1. Floating-Point Representation and Error

1.1 IEEE 754 Floating Point

Computers represent real numbers using a finite number of bits. The IEEE 754 standard defines floating-point formats:

\[ x = (-1)^s \times 1.f \times 2^{e - \text{bias}} \]
Format Sign bits Exponent bits Mantissa bits Bias Decimal precision
float32 1 8 23 127 ~7 digits
float64 1 11 52 1023 ~16 digits
float16 1 5 10 15 ~3 digits
bfloat16 1 8 7 127 ~2 digits

Numerical Precision in Deep Learning

  • Training typically uses mixed precision (float16 computation + float32 accumulation), yielding 2-3x speedup.
  • bfloat16 has the same exponent range as float32, reducing overflow risk; it is widely adopted by TPUs and next-generation GPUs.
  • Quantized inference (INT8/INT4) further reduces precision in exchange for speed and memory savings.

1.2 Types of Error

Error Type Source Example
Truncation error Approximating an infinite series with finite terms Taking the first \(n\) terms of a Taylor expansion
Rounding error Limited floating-point precision \(0.1 + 0.2 \neq 0.3\) (in float64)
Propagation error Error accumulation during computation Summing a long sequence of floating-point numbers

Absolute error: \(|x - \hat{x}|\), Relative error: \(\frac{|x - \hat{x}|}{|x|}\)


2. Interpolation

The goal of interpolation is to construct a function \(p(x)\) such that \(p(x_i) = y_i\) for all known data points \((x_i, y_i)\).
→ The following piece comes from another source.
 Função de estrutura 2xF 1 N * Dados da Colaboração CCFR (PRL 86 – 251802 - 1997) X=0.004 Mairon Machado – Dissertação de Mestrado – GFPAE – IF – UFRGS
2.1 Lagrange Interpolation

Given \(n+1\) data points, the Lagrange interpolation polynomial is:

\[ L(x) = \sum_{i=0}^{n} y_i \prod_{j \neq i} \frac{x - x_j}{x_i - x_j} \]
  • Uniqueness: \(n+1\) points uniquely determine a polynomial of degree \(n\)
  • Drawback: Adding new data points requires recomputing all basis functions

2.2 Newton Interpolation

Constructed recursively using divided differences:

\[ N(x) = f[x_0] + f[x_0, x_1](x - x_0) + f[x_0, x_1, x_2](x - x_0)(x - x_1) + \cdots \]

where \(f[x_i, x_{i+1}] = \frac{f[x_{i+1}] - f[x_i]}{x_{i+1} - x_i}\)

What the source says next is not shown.